:: Stated goal ::
Update the entries below, replacing "furthest" with "nearest" and keeping everything else the same.

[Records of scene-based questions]
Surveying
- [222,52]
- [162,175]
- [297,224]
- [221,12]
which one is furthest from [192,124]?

:: Solution below ::
Surveying
- [222,52]
- [162,175]
- [297,224]
- [221,12]
which one is nearest from [192,124]?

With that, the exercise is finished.